(Saved entries)
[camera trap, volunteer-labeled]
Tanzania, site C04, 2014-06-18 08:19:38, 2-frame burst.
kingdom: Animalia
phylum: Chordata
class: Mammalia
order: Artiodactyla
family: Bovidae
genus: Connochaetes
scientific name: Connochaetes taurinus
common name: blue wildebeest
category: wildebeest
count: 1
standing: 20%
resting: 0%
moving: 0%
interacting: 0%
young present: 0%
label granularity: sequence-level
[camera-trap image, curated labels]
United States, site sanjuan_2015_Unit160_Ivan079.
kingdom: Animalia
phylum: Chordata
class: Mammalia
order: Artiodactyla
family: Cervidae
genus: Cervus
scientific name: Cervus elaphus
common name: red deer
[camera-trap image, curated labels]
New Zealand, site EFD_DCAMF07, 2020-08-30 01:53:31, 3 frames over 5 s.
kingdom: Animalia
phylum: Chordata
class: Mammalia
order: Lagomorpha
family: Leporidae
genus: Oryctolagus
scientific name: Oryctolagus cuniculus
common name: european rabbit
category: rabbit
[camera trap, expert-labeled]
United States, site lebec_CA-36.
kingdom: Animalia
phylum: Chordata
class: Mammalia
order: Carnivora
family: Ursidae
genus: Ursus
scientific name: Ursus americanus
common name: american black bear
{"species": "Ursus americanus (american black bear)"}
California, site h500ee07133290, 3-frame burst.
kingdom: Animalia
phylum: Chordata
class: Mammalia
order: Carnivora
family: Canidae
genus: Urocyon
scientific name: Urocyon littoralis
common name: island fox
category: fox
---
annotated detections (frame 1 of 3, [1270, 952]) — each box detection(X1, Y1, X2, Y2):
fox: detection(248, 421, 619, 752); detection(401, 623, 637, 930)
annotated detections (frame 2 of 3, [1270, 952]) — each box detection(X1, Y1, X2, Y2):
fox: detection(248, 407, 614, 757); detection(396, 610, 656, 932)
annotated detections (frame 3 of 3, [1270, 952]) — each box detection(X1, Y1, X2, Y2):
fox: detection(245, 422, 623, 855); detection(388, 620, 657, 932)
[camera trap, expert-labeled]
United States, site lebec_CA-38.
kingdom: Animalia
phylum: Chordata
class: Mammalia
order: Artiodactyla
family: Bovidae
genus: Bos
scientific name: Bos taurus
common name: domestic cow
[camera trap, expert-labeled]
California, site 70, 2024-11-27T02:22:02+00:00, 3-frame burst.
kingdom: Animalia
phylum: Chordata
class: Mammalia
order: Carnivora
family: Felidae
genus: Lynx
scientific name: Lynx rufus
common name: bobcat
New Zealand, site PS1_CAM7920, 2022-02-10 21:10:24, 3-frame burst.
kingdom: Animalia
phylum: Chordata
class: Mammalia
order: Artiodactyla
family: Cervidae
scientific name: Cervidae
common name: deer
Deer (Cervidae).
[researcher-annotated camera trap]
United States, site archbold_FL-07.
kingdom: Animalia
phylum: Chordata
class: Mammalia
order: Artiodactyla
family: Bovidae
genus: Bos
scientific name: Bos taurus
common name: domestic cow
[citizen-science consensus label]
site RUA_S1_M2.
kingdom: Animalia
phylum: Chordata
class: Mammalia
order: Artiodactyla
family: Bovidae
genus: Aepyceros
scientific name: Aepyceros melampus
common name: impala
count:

__Instructions to follow__: Output the lines above between the one holding "label granularity: sequence-level" and the one holding "United States, site lebec_CA-36.", inclusive, with nothing before or after them.

__Answer space__:
label granularity: sequence-level
[camera-trap image, curated labels]
United States, site sanjuan_2015_Unit160_Ivan079.
kingdom: Animalia
phylum: Chordata
class: Mammalia
order: Artiodactyla
family: Cervidae
genus: Cervus
scientific name: Cervus elaphus
common name: red deer
[camera-trap image, curated labels]
New Zealand, site EFD_DCAMF07, 2020-08-30 01:53:31, 3 frames over 5 s.
kingdom: Animalia
phylum: Chordata
class: Mammalia
order: Lagomorpha
family: Leporidae
genus: Oryctolagus
scientific name: Oryctolagus cuniculus
common name: european rabbit
category: rabbit
[camera trap, expert-labeled]
United States, site lebec_CA-36.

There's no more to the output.